Reaction has been mixed to a recent request from Microsoft to the FCC to issue a Further Notice of Proposed Rulemaking to “improve” the agency’s TV White Spaces (TVWS) rules. TVWS are the unlicensed spectrum blocks between television channels. Microsoft says the suggestions stem from seven years of on the ground experience with its Airband Initiative, which uses White Spaces and other distribution methods in partnerships with ISPs, to provide economical broadband in rural areas.
The Wireless Internet Service Providers Association (WISPA), told the FCC this week, Microsoft’s proposed changes would enable TVWS spectrum to be more efficiently deployed for rural broadband access. WISP members use unlicensed spectrum to deliver high-speed broadband services to four million mostly rural, users.
In particular, WISPA supports Microsoft’s call to: Permit fixed devices to operate at higher maximum power in less congested areas; permit use of spectrum adjacent to TV broadcast channels at power levels greater than 40 mW; and allow TV white space devices to transmit from a height above average terrain (HAAT) of up to 500 meters, subject to coordination for operations above 250 meters HAAT. WISPA also asked the FCC to invite comment on a proposal to allow greater flexibility to use sectorized antennas.
“These changes would increase the range and capacity of TVWS networks, boosting investment in the development and deployment of new broadband solutions for rural Americans,” stated WISPA President/CEO Claude Aiken. “These proposals, and related technical changes WISPA asked the FCC to consider, will help put this still fallow resource into productive use, providing more broadband quickly and cost-effectively.”
In contrast, the NAB previously criticized Microsoft’s TVWS plan, saying it would interfere with licensed TV channels. But after several months of talks, the broadcaster trade lobby told the Commission it agrees with some of Microsoft’s proposals, Inside Towers reported.
This week, the NAB told the FCC it appreciates, “the constructive approach” Microsoft has taken in pursuing TVWS changes. Rather than proceed unilaterally with expansive requests to fundamentally change the ground rules of TVWS operations, Microsoft has sought to limit its petition to a narrow set of five asks, four of which NAB is able to support.

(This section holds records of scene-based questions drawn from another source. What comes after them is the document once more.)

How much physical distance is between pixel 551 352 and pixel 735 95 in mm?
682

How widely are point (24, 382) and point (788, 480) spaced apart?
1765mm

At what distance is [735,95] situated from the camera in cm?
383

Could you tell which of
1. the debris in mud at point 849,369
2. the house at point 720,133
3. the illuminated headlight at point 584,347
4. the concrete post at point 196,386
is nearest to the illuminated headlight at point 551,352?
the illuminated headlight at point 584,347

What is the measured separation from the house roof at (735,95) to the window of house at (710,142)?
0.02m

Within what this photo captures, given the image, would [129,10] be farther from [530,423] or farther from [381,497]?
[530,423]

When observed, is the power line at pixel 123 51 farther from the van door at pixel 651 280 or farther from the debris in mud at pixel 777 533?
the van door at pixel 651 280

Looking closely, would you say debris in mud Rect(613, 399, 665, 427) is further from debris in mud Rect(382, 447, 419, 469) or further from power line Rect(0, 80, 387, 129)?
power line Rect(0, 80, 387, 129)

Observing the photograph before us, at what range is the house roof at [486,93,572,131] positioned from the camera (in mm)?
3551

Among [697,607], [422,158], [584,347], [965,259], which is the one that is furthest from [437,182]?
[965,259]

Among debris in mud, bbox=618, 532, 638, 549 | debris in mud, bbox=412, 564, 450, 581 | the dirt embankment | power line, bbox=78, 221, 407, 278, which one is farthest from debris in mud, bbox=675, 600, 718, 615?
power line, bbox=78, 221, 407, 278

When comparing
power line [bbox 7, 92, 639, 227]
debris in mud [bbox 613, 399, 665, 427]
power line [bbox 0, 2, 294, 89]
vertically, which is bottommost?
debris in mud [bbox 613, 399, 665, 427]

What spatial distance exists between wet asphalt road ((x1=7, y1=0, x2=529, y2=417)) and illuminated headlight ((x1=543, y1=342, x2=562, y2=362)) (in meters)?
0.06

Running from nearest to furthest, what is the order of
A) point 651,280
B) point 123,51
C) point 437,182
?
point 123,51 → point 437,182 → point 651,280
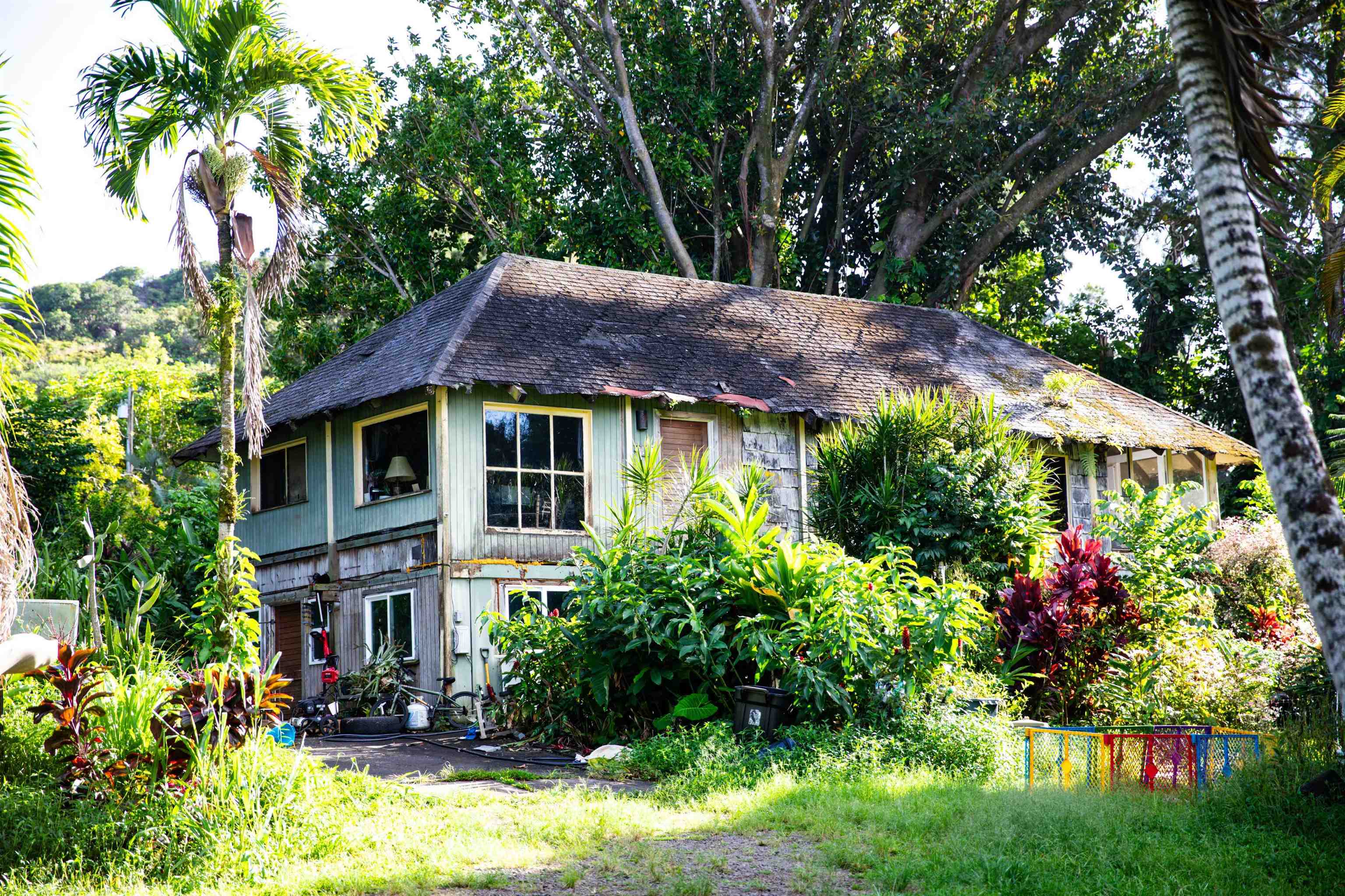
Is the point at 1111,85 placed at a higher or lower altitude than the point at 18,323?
higher

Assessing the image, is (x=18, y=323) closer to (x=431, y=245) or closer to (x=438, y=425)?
(x=438, y=425)

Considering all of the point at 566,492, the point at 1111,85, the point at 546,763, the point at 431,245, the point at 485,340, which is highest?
the point at 1111,85

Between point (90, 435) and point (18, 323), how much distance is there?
27.2 m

First, Microsoft proposes higher radiated power limits in rural areas. In particular, Microsoft proposes to increase the limit on EIRP from 40 dBm to 42 dBm in less congested areas. To protect broadcast operations, Microsoft proposes increased separation distances consistent with the methodology set forth in section 15.712 of the Commission’s rules. “Particularly given the Commission’s recent action to require automatic geolocation for TVWS devices, NAB believes it may be possible for TVWS devices to operate at the EIRP levels Microsoft proposes without causing harmful interference to existing licensed operations,” stated the association.
NAB supports Microsoft’s proposal to allow TVWS operations at higher antenna heights, specifically 500 meters height above average terrain, subject to restrictions. It also favors the proposal to allow geofenced fixed TVWS operations and fixed TVWS operations on movable platforms within geofenced areas, subject to certain protections.

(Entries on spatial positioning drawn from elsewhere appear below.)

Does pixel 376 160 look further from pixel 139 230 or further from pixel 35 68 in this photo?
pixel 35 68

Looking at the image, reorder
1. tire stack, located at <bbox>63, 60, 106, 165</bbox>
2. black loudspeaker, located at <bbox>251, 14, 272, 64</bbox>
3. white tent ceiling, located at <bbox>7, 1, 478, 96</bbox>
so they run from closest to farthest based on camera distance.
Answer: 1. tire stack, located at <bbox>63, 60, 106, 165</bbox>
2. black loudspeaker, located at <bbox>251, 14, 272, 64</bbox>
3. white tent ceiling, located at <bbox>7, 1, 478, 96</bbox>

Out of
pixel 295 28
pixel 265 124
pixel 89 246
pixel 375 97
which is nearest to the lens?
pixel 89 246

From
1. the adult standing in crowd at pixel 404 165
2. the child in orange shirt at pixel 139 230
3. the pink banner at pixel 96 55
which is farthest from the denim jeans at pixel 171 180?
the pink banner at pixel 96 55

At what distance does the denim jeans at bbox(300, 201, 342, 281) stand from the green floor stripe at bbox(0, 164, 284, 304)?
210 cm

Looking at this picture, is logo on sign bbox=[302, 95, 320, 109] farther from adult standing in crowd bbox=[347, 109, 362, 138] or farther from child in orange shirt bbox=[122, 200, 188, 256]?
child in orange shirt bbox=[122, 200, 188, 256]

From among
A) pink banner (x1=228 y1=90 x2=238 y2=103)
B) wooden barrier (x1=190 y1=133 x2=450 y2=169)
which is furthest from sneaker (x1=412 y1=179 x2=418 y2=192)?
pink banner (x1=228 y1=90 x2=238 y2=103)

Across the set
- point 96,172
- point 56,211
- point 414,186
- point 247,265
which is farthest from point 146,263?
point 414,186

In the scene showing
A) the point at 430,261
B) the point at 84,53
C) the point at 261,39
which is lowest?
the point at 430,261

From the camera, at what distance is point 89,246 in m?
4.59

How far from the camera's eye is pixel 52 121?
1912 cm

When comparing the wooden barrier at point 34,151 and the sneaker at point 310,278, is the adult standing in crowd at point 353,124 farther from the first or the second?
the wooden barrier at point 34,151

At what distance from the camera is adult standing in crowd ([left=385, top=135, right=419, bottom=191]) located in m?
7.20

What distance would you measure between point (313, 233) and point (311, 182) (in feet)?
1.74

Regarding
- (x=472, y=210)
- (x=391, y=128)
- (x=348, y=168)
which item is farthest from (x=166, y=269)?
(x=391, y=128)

NAB believes the agency should move forward with a Further Notice on the proposal for the to support the use of TVWS for narrowband Internet of Things (IoT) uses, and on the other proposals to develop a record to confirm the proposals wouldn’t interfere with licensed broadcast use.
The big issue NAB disagrees with Microsoft on is higher-power operation on first-adjacent channels. “Microsoft bases this proposal in part on the assumptions that Next Gen TV receivers, will be more robust to adjacent-channel interference than the ATSC 1.0 receivers that the Commission’s previous analysis assumed, and/or that the need to upgrade DTV receivers as part of the Next Gen transition presents an opportunity to reduce their susceptibility to adjacent-channel interference,” says NAB.
The broadcast trade lobby says there’s no evidence Next Gen TV receivers will prove less susceptible to interference than existing receivers. And even if that assumption were true, rule changes based on more robust Next Gen receivers is “premature,” because the transition will likely take several years.